### Supplied passage
## Start
As explained in Working With Clients, designated agency is a special statutory form of dual agency. By statute, however, only the principal broker becomes a disclosed limited agent. The listing and selling agents represent only the party with whom they already have an agency relationship. ORS 696.815(4). Under the statute, the brokers acting as designated agents "continue to represent only the party with whom the broker has an agency relationship unless all parties agree otherwise in writing." Because the designated agents continue to represent only the principal they already have, their representation is "exclusive" for purposes of filling out the final agency acknowledgment.
return to top Financing
Financing is at the heart of the real estate business. Indeed, it is fair to say that without modern real estate financing, the real estate industry simply would not exist as it does today. It is the leverage financing provides that makes it possible for a significant percentage of the population to own their own homes. Accordingly, financing is a critical part of almost every residential real estate purchase.
The central and critical nature of financing is usually reflected in real estate forms. In California, for instance, the residential real estate form used by REALTORS? contains more than two pages of financing provisions. In Arizona, the REALTOR? sale form is supplemented by a standard Financing Options Addendum that covers everything from a new conventional first loan to seller financing. Whether in the form of a separate addendum or not, real estate finance provisions tend to be pretty standardized.
Finance provisions typically benefit the buyer by protecting them from being required to perform the contract if they cannot obtain the necessary financing prior to the closing date. Sellers, however, are as interested in the financing provisions as are buyers. It is for this reason financing provisions are usually written to address both the concerns of the buyer and the concerns of the seller. Buyers tend to be concerned about the details (interest rate, points, etc.) of the loan. Sellers, on the other hand, are usually more interested in the loan process than details of the loan.
To protect the buyer, financing provisions in form contracts usually specify the amount of money the buyer wants to borrow, the term of the loan, the type of loan (fixed, adjustable, conventional, VA, etc.) and the maximum interest rate and points. To protect sellers, financing provisions typically specify that the buyer must apply for the loan within a fairly short period of time following acceptance, use best efforts to obtain the necessary loan and notify the seller of conditional approval of the loan within a specified period of time. A simple way to accomplish seller notification of loan status is to require the buyer to provide the seller with a loan application status form. The Oregon Residential Loan Application Status form, developed by Oregon lenders and the Oregon Association of REALTORS, is such a form. Click HERE to download a copy of the loan status form. It is the felt need to balance the interests of the buyer and the seller that makes finance contingencies both lengthy and important.
## End
### To-do list
a) Using the real estate passage, say whether each statement agrees with it, answering yes or no and quoting the words that decide it: (i) Under designated agency, the listing and selling agents become disclosed limited agents. (ii) Sellers usually care more about the loan process than about the details of the loan. (iii) Oregon lenders alone developed the Oregon Residential Loan Application Status form.
b) Recast the paragraph of the real estate passage that begins "To protect the buyer" as a short list that keeps its main facts.
c) Extend the passage on real estate agency and financing with a few more sentences that pick up after its final sentence.

### Collected data entries
## Start
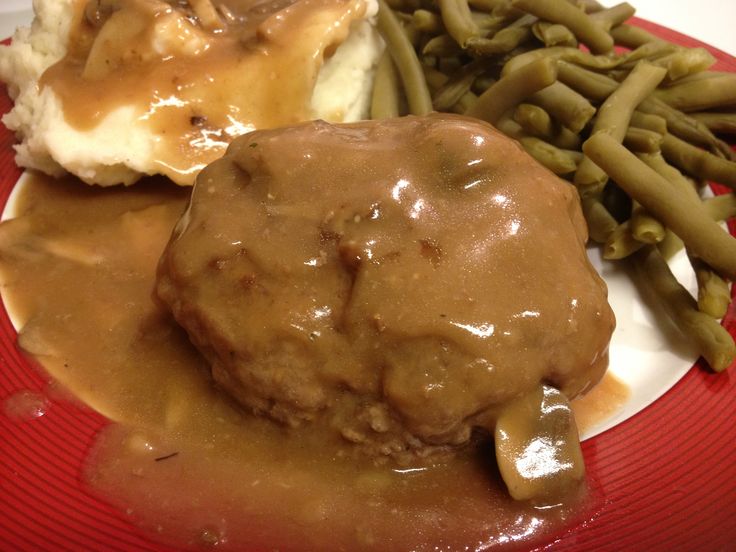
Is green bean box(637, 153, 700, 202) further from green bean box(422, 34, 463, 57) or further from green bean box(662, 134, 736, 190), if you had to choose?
green bean box(422, 34, 463, 57)

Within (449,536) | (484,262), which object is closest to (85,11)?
(484,262)

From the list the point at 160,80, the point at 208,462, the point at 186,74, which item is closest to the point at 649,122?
the point at 186,74

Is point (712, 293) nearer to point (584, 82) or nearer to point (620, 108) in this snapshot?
point (620, 108)

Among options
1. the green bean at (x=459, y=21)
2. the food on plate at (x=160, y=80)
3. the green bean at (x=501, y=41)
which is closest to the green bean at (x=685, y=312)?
the green bean at (x=501, y=41)

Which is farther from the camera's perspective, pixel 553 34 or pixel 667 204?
pixel 553 34

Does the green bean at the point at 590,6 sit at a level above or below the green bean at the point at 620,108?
above

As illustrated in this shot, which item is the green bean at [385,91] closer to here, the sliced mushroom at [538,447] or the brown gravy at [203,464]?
the brown gravy at [203,464]
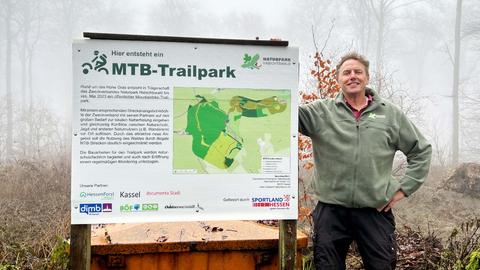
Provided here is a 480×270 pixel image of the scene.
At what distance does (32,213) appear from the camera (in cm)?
777

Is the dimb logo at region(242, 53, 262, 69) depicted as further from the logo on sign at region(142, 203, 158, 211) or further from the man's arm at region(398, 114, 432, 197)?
the man's arm at region(398, 114, 432, 197)

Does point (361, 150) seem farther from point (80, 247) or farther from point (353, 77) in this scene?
point (80, 247)

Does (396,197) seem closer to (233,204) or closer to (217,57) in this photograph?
(233,204)

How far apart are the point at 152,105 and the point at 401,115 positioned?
69.4 inches

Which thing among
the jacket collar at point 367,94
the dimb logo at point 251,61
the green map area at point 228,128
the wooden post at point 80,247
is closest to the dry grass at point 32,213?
the wooden post at point 80,247

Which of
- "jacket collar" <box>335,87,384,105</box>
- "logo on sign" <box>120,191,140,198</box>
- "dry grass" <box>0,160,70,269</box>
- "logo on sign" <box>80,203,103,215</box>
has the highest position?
"jacket collar" <box>335,87,384,105</box>

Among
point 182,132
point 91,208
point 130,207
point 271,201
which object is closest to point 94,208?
point 91,208

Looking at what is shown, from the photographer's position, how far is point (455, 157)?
60.9 feet

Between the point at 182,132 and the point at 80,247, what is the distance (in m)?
0.95

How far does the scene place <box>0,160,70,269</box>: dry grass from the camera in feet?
15.7

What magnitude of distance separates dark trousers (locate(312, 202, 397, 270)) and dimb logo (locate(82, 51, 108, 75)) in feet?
5.89

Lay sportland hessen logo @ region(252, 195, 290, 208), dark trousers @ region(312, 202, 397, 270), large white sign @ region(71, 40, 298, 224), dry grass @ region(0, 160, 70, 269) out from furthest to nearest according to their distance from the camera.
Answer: dry grass @ region(0, 160, 70, 269) < dark trousers @ region(312, 202, 397, 270) < sportland hessen logo @ region(252, 195, 290, 208) < large white sign @ region(71, 40, 298, 224)

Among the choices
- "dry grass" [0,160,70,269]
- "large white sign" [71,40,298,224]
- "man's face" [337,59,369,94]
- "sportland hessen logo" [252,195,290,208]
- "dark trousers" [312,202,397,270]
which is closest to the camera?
"large white sign" [71,40,298,224]

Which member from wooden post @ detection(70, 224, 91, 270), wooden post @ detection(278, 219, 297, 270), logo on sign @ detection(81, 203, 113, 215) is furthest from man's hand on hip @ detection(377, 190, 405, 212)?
wooden post @ detection(70, 224, 91, 270)
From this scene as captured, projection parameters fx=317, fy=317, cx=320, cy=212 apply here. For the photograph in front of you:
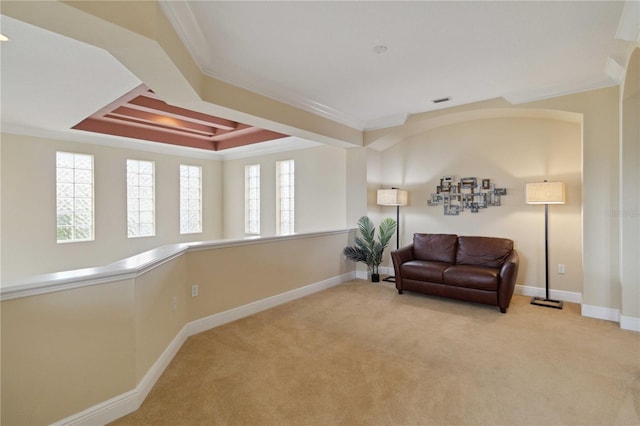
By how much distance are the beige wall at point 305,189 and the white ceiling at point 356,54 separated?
6.22 feet

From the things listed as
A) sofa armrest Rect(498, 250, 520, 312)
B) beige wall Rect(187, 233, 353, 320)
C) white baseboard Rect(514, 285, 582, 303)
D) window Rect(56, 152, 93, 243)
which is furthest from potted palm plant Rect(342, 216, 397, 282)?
window Rect(56, 152, 93, 243)

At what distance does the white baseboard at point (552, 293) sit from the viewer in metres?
4.21

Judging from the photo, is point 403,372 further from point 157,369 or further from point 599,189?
point 599,189

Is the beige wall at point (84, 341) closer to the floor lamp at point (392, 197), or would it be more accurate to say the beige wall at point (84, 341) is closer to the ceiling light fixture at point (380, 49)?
the ceiling light fixture at point (380, 49)

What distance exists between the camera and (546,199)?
3.91 meters

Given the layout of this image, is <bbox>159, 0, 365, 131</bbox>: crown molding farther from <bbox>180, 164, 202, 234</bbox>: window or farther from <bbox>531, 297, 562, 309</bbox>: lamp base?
<bbox>180, 164, 202, 234</bbox>: window

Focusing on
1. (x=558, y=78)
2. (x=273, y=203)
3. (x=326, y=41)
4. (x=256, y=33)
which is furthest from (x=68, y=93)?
(x=558, y=78)

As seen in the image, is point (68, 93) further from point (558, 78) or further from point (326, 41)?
point (558, 78)

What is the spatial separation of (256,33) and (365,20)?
0.90m

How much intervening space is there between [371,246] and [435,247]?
1022 millimetres

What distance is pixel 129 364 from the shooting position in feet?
6.75

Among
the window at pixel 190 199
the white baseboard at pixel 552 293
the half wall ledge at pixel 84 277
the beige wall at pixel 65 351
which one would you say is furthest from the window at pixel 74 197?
the white baseboard at pixel 552 293

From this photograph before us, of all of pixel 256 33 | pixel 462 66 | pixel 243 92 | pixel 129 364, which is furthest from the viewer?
pixel 243 92

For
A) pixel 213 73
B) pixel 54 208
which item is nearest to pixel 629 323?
pixel 213 73
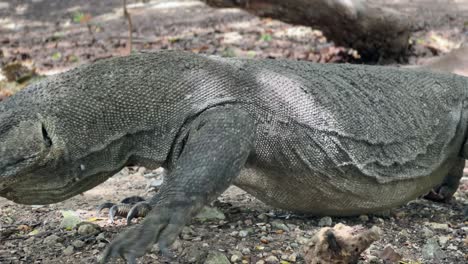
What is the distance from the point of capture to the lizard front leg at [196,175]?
8.30 feet

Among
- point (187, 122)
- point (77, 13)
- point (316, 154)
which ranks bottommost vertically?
point (77, 13)

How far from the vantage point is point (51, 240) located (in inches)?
124

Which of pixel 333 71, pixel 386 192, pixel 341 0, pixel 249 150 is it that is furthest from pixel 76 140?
pixel 341 0

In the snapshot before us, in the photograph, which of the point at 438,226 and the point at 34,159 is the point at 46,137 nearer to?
the point at 34,159

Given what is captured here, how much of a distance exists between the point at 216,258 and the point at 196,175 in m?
0.39

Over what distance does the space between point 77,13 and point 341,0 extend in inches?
234

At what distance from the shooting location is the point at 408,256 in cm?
316

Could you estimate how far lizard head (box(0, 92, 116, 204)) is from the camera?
107 inches

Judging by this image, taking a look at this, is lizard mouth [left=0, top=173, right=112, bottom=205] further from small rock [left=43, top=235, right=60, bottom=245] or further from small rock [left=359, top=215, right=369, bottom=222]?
small rock [left=359, top=215, right=369, bottom=222]

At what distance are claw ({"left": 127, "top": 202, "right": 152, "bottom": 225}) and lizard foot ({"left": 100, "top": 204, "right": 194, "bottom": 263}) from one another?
688 mm

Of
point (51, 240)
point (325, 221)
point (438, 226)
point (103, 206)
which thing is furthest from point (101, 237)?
point (438, 226)

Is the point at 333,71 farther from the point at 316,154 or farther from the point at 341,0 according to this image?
the point at 341,0

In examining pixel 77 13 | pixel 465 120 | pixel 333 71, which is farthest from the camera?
pixel 77 13

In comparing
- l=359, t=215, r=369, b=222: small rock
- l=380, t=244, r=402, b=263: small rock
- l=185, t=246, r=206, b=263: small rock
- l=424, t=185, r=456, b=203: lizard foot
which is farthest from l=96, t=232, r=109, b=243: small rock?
l=424, t=185, r=456, b=203: lizard foot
## End
### Exercise responses
a)
(i) No: "By statute, however, only the principal broker becomes a disclosed limited agent."
(ii) Yes: "Sellers, on the other hand, are usually more interested in the loan process than details of the loan."
(iii) No: "developed by Oregon lenders and the Oregon Association of REALTORS"

b)
- Buyer protections in form contracts usually specify:
  - the amount the buyer wants to borrow
  - the loan term
  - the loan type (fixed, adjustable, conventional, VA, etc.)
  - the maximum interest rate and points
- Seller protections typically require the buyer to:
  - apply for the loan within a fairly short time after acceptance
  - use best efforts to obtain the loan
  - notify the seller of conditional loan approval within a specified period
- A loan application status form is a simple way to keep the seller informed of loan status. The Oregon Residential Loan Application Status form, from Oregon lenders and the Oregon Association of REALTORS, is one example.
- The need to balance buyer and seller interests makes finance contingencies both lengthy and important.

c)
Whether representing the buyer or seller, an agent should be familiar with and able to explain to their client the finance provisions of the form contract they use. Most form contracts make the entire transaction contingent upon the buyer obtaining "the loan" they need to meet the purchase price. For that to work, the details of "the loan" must be spelled out in the financing provisions. If not, bitter fights over earnest money (when the buyer fails to close for want of financing) are inevitable.
A seller, off the market for months while waiting for word that the buyer has the money they agreed to pay as the purchase price, will usually not be very understanding when, on the day of closing, the buyer announces they couldn't get a loan after all. It is to prevent these kind of late-in-the-day surprises that most finance provisions in form contracts spell out the exact terms of the loan sought, require early loan application, best efforts and some sort of conditional approval letter from the buyer's lender prior to closing. Where the form contract does not spell out financing details, agents should consider a separate standard financing addendum that does.
The failure to spell out financing details in the contract may disadvantage the buyer or the seller or both. For instance, if the contract is made contingent on the buyer obtaining a loan without regard to amount, type, interest rate, points or other factors, a seller may claim the buyer's withdrawal in bad faith because a loan could have been obtained by simply paying more. On the other hand, if the transaction is made contingent on the buyer obtaining a loan "satisfactory to buyer" or one of "buyer's choice," the seller may find they have been off market with no recourse if the buyer simply changes his mind. Financing provisions in form contracts are about balancing these needs.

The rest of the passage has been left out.